February 28: This is about when we really started to sit up and take notice. Of course the memes started flying about the #covidiots who believed that novel coronavirus was spread by the beer.
End of February/Beginning of March: It still seems like this isn’t going to be a big deal. Sure, there are a lot of cases in CA, WA, and NY, but they’ll be able to take care of it and it will be business as usual. Besides, we have a Bernie/Biden situation to resolve as we try to get the dumptrump out of office. So to be safe, #washyourdamnhands #donttouchyourface
March 7: I’m off to Hawaii! Because who doesn’t want to get on a plane with 500 other people at the start of a pandemic? It’s cute how naive we were back then (20 whole days ago). I did take the precaution of changing my return flight to a direct flight and skipping the 3-hour layover at LAX. Safety first people! The slower than normal airport and the only 2/3 full flight are a few indications that people are starting to get a little skittish.
Also March 7: As I get settled into my island paradise hotel, I’m getting text messages from some friends. Apparently, there are three things you need to combat coronavirus: cleaning supplies, water, and toilet paper. (As indicated by the run on these items from all grocery stores, drugstores, and convenience stores.) At this time there are approximately 8–9 confirmed cases. Shit’s getting real! Time to hoard the TP and supplies people!
March 9: Things are still going on, but I’m on Oahu, swimming with the turtles! Basically giving coronavirus the finger, as I stick a random snorkel into my mouth.
March 12: I’m coming back home on the overnight flight. This one is pretty full and the mood is fairly jovial. Since we’ve all been in paradise, what’s been happening on the mainland seems so far away, and we have no idea what we’re coming home to:
- No toilet paper
- No soap or cleaning supplies
- No groceries
- An increasing number of Covid-19 cases (but no way to know for sure how many people are really infected because no once can get fucking tested)
March 13: Colorado reported its first COVID-19-related death: an 80-year-old woman with underlying health issues from El Paso County.
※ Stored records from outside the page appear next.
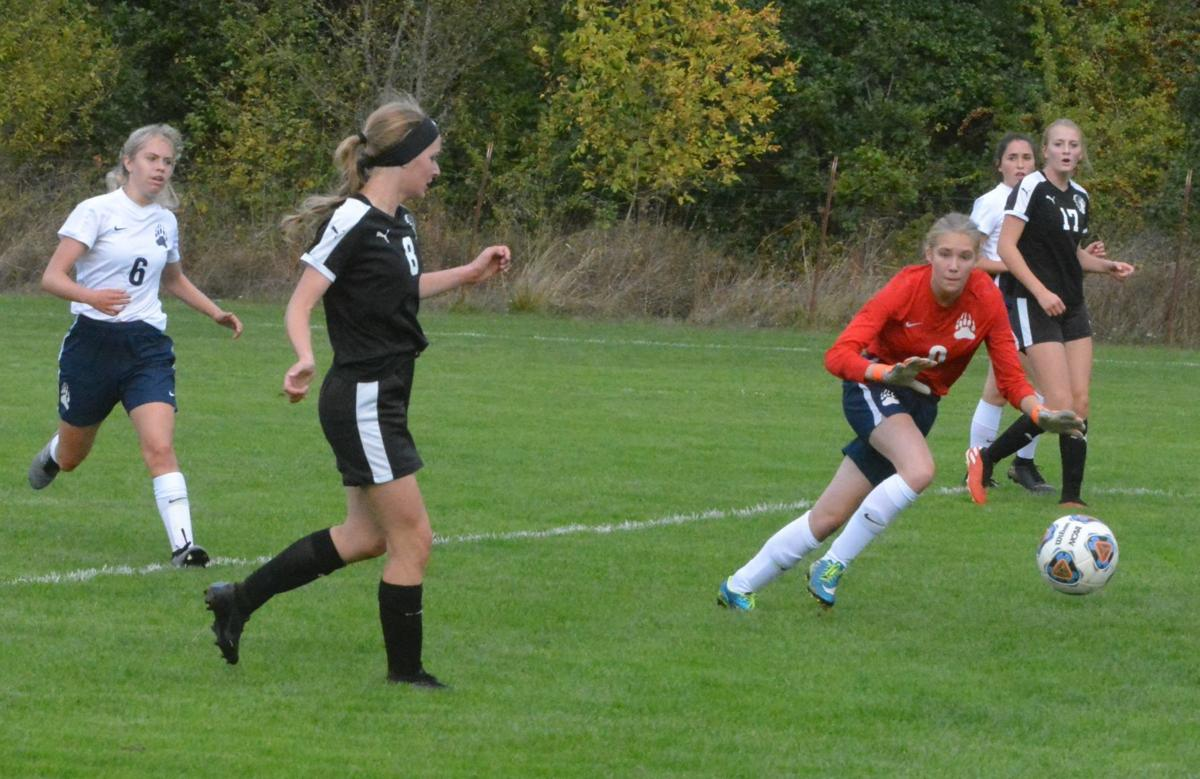 PHS girls soccer: Braedyn McNeely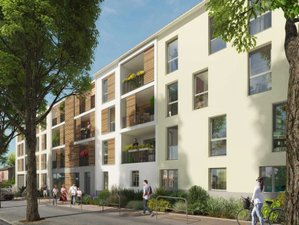 Luynes Coeur De Village Proche Commerces - immobilier neuf Luynes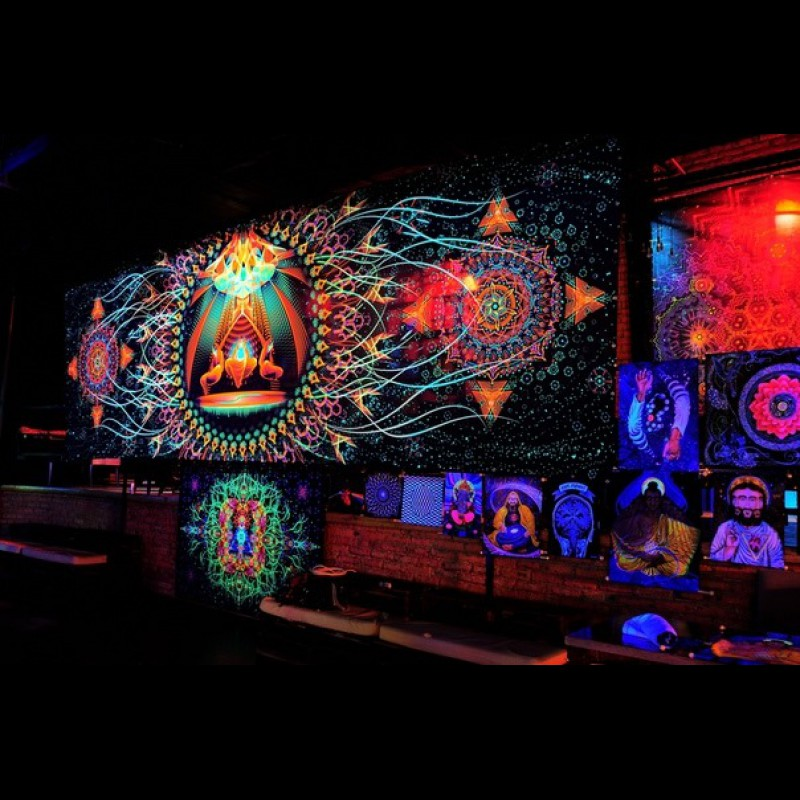 Mystical psychedelic tapestry «Star Temple»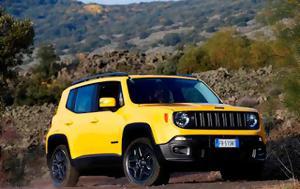 Renegade, Jeep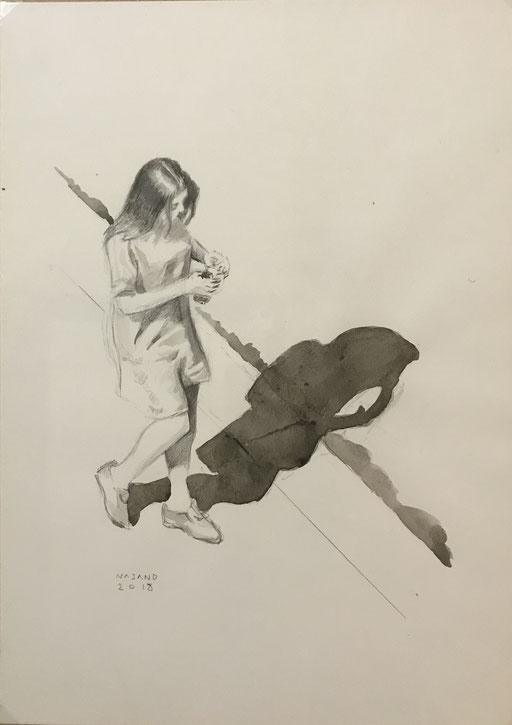 Mehrzad Najand - Graphite et aquarelle -2018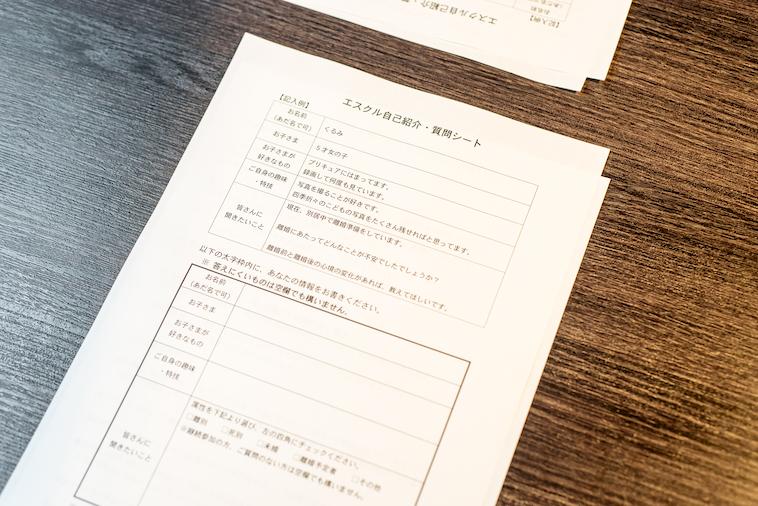 【写真】イベントで使用する自己紹介シート。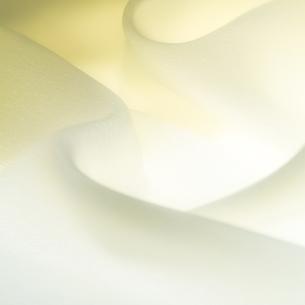 布の写真素材 [FYI01833995]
We also received notification that Denver Public Schools would be starting spring break a week early and would extend until April 7. Yippee! Both boys home for two full weeks (said no mom ever!).
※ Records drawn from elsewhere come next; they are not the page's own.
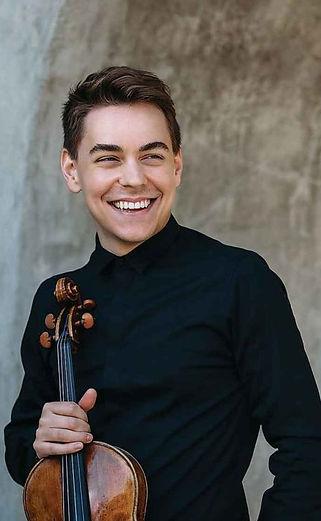 American violist Matthew Lipman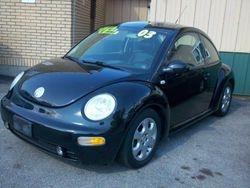 2003 VW New Bettle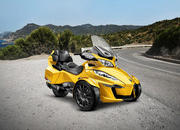 2015 Can-Am Spyder RT-S - image 572082
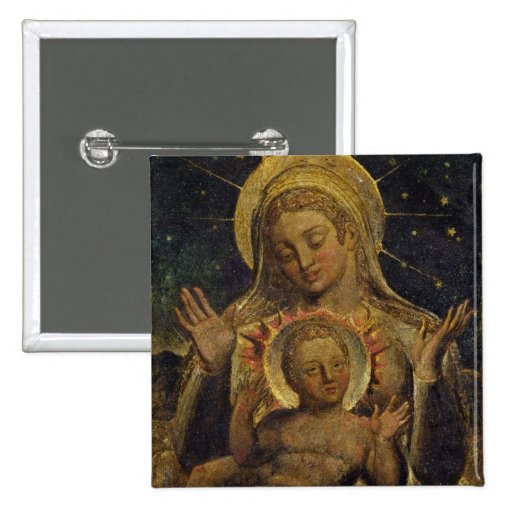 Virgin and Child, 1825 (tempera on panel) Pinback Button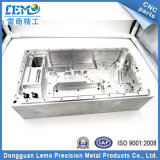 Precision Customized Aluminum Prototype by 5-Axis CNC Machine (LM-203M)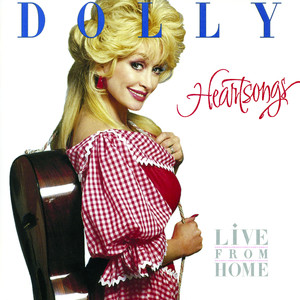 DOLLY - HEARTSONGS Albumcover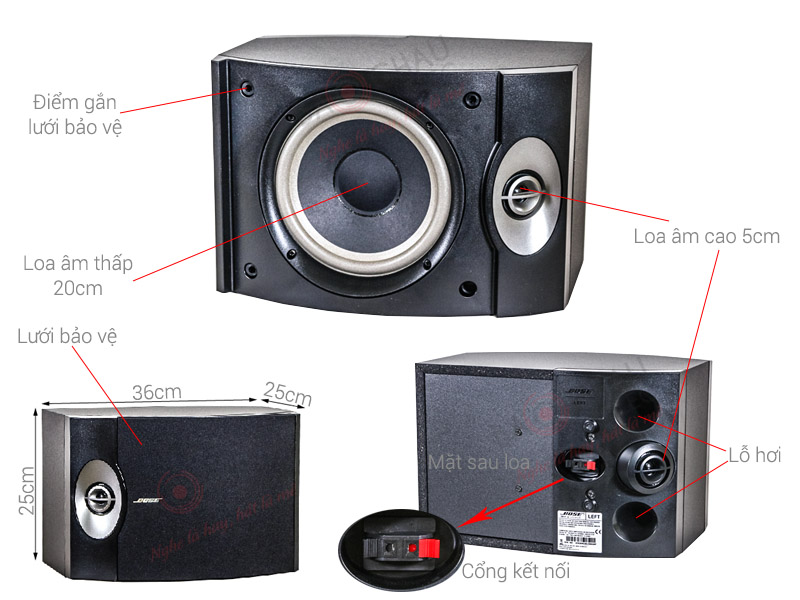 Loa Karaoke Bose 301 Series V (bass 20cm)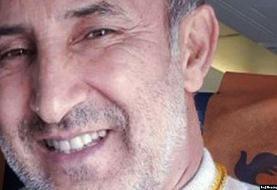 بازداشت یک شهروند ایرانی در سوئد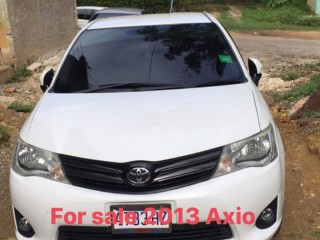 2013 Toyota Axio for sale in Trelawny, Jamaica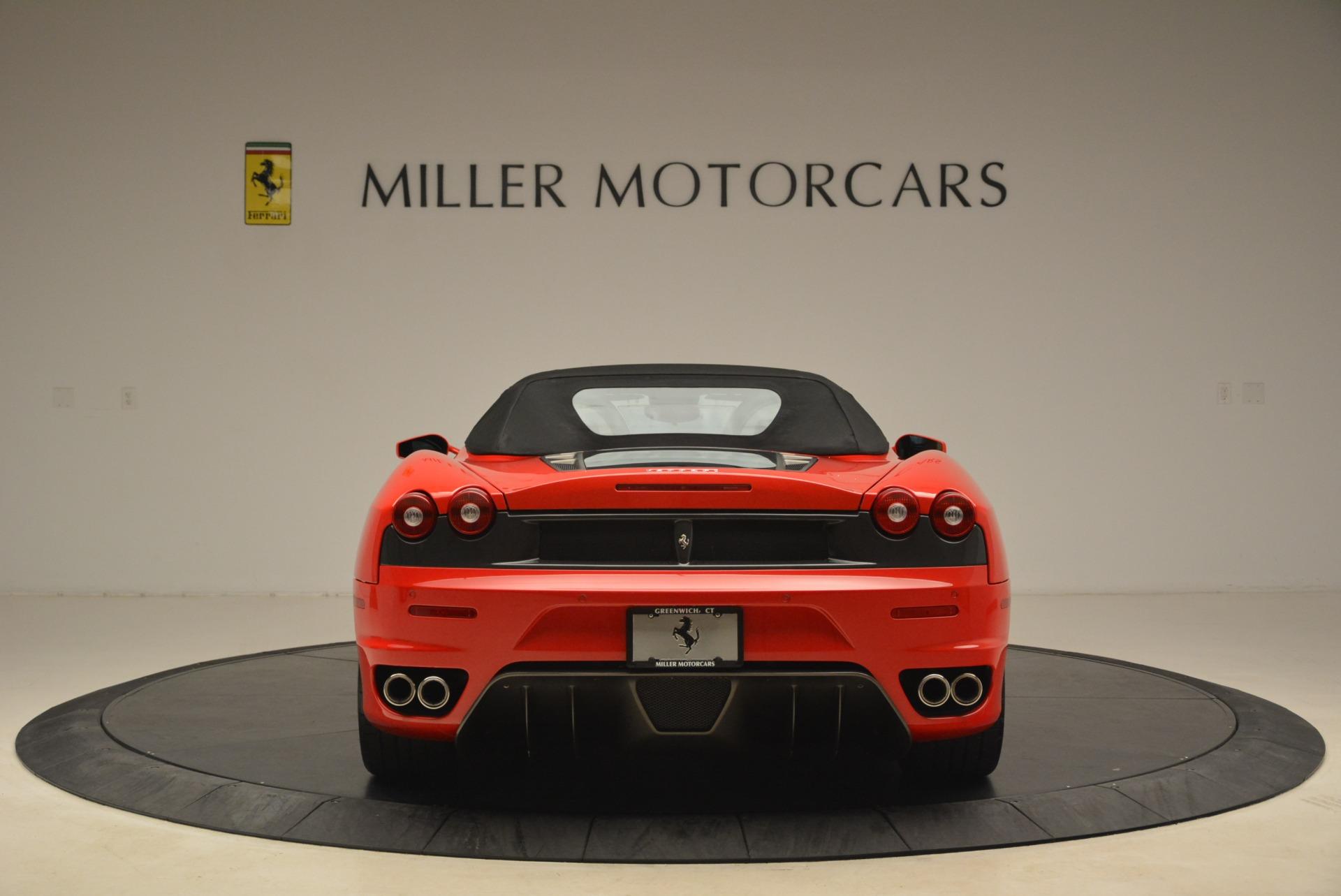 Used 2008 Ferrari F430 Spider For Sale In Greenwich, CT 2268_p18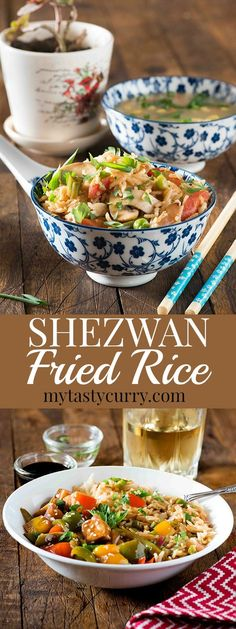 Indo chinese Schezwan fried rice is a favourite at home. It's quick, It's spicy and it's tasty and ready in 20 minutes. All you need is lots of vegetables and cooked rice for making this schezwan fried rice recipe. For me making such dishes is always more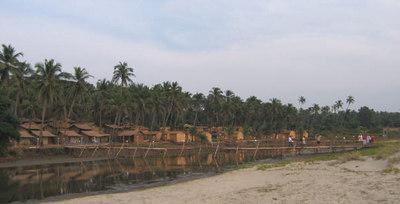 Mandrem Beach Hut Resort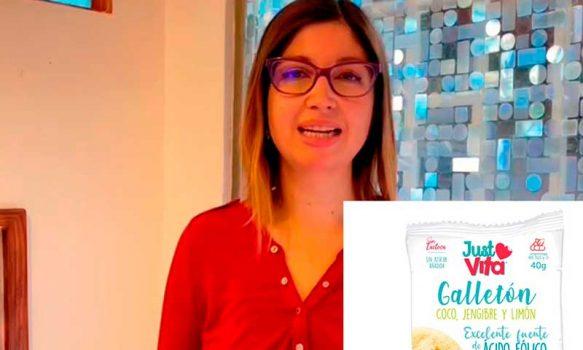 Mamá emprendedora crea súper galletón con vitaminas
March 15: Chris and I head to the store, not really believing the reports of no food and no toilet paper. I mean, this is America. Come on!
$460 later, we have some food for (hopefully) a few weeks and will be basically cooking every meal like we’ve just opened a Chopped ingredient basket.
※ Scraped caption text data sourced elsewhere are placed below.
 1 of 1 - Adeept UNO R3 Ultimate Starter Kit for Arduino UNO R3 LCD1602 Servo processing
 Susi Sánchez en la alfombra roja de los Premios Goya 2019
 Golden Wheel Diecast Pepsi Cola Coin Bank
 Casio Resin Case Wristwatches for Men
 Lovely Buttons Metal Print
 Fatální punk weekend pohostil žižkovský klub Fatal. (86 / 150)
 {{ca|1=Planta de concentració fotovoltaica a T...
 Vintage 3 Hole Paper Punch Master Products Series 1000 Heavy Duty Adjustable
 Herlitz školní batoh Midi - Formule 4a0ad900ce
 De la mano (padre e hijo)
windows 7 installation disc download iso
Sometime the middle of March: Our new safe phrase is “social distancing,” which if you live under a rock is the act of staying 6-feet away from each other. #washyourdamnhands #donttouchyourface #getthefuckawayfromme
At this point, cities and states are starting to take action that will slow down the spread of the virus. Our new favorite hashtag: #flattenthecurve
March 16: Chris gets an unplanned and unpaid 8-week vacation, as Denver Mayor Hancock has closed all bars and restaurants, with the exception of take-out. Hooray! Both boys and my husband home for who knows how long!
March 19ish: Some states are taking more extreme measures on their own, as there’s no guidance from the White House. For example, IL and CA have instituted a “shelter in place” order, meaning you can’t go anywhere unless it’s essential, like the grocery store or the doctor.
March 23: Denver Mayor Hancock, taking his lead from other great cities, issues Denver’s “shelter in place” mandate. His mandate states that liquor stores and recreational dispensaries are not considered “essential.” In a hilarious turn of events, people started “…swarming their neighborhood liquor stores…in response — and violating social distancing requirements while they were at it — with some stores reporting lines forming a block long just 15 minutes after the mayor’s press conference.”
In the quickest end to prohibition in history, Mayor Hancock reversed his decision about 90 minutes later. So in Denver, we can still get our drink and our smoke on.
March 25: Not to be outdone, Governor Polis put the state of Colorado in complete lock-down, with a Stay-at-home order through April 11.
Also March 25: We went 10 full days eating every meal at home! For the first time since March 15, Chris gets Santiago’s take-out. Fuck I miss green chili!
March 27: And that’s where we are. The past 29 days. You can shelter in place with your toilet paper. I’ll be over here drinking my wine.